# 1936 Schwinn Cycleplane



## frankster41 (Jan 14, 2016)

Last weekend I picked up a 1936 Cycleplane. It needs to be cleaned up a little. I picked it up from a fellow collector. I am thankful that he is letting me be the next keeper for this bike. Badged as an Excelsior. Too nasty out for outside pictures and kinda cramped in the basement. When I get it cleaned up I will post better pictures.


----------



## Joe Buffardi (Jan 14, 2016)

Thats amazing!! Congratulations on a beautiful bike! Lucky!!


----------



## rollfaster (Jan 14, 2016)

Beautiful!!


----------



## Awhipple (Jan 14, 2016)

I like it. It should clean up nice.


----------



## cds2323 (Jan 14, 2016)

Looks good! Glad it found a good home. Goes well with the 37 you picked up. And the DD 35.


----------



## THEGOLDENGREEK (Jan 14, 2016)

Damn frank awesome find and bike....she is really nice indeed!!


----------



## frankster41 (Jan 14, 2016)

Thanks Joe I might have to get a Sure-Spin from you for it!!!!!!


----------



## larock65 (Jan 14, 2016)

Great bike! It should clean up nicely! 
I have a Shur-Spin on my 36 Cycleplane and love it!


----------



## Jarod24 (Jan 14, 2016)

*Sweet ride*

Awesome bike!


----------



## SJ_BIKER (Jan 14, 2016)
****************
= WHAT IS ASKED =
**1.** In the forum thread about the 1936 Schwinn Cycleplane, which usernames belong to posts that contain at least one exclamation mark? Give each username once.
**2.** Write out the stretch of the Cycleplane thread from "I like it. It" through "And the DD 35.", word for word.
****************
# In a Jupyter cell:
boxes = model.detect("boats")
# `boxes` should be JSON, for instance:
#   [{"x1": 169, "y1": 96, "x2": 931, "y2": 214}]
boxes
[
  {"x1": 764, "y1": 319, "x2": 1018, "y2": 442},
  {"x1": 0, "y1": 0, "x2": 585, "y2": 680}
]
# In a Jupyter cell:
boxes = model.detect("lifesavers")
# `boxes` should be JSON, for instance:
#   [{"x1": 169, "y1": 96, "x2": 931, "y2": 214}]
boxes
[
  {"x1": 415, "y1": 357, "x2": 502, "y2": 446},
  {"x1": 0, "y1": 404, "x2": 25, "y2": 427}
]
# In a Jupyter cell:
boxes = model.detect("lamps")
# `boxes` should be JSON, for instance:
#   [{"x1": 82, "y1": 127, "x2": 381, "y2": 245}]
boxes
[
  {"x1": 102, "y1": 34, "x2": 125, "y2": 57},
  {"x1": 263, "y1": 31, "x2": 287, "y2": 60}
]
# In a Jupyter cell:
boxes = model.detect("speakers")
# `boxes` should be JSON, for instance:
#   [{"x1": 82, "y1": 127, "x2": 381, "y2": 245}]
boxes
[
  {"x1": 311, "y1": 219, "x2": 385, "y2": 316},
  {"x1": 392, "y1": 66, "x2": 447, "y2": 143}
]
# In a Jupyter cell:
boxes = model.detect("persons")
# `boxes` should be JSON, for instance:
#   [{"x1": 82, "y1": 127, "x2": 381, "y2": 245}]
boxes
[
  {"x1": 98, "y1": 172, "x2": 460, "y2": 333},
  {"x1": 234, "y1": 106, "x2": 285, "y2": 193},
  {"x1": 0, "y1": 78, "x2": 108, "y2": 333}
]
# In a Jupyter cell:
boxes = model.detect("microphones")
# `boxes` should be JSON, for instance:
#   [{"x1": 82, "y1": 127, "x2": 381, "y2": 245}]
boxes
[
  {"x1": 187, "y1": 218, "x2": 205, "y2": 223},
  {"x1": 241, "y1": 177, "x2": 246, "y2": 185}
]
****************
= CORRECT ANSWERS =
**1.** Joe Buffardi, rollfaster, cds2323, THEGOLDENGREEK, frankster41, larock65, Jarod24

**2.**
I like it. It should clean up nice.


----------



## cds2323 (Jan 14, 2016)

Looks good! Glad it found a good home. Goes well with the 37 you picked up. And the DD 35.